Task instructions:
Among the entries below, which lines run from the line with "Ibanez JEMJR STEVE" through the line with "Fritz Brew Beer Label"? Retype those, both ends included, exactly and without pictures.

Source data:
BEGIN

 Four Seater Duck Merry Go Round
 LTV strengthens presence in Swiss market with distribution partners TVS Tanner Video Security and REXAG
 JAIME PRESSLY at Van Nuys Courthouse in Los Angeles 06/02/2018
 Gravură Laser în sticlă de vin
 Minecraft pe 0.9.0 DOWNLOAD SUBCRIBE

END
BEGIN

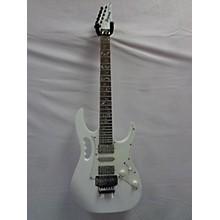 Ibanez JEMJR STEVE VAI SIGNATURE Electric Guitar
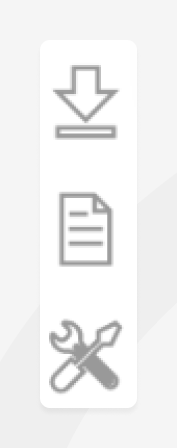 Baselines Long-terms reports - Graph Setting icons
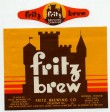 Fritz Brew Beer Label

END
BEGIN

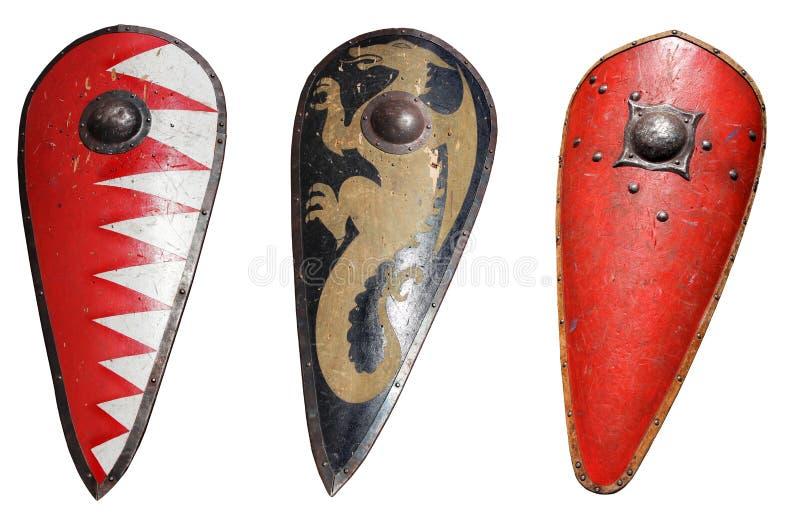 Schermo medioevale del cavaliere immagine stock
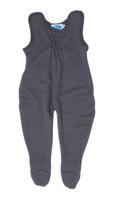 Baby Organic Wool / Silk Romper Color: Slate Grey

END

Task output:
 Ibanez JEMJR STEVE VAI SIGNATURE Electric Guitar
 Baselines Long-terms reports - Graph Setting icons
 Fritz Brew Beer Label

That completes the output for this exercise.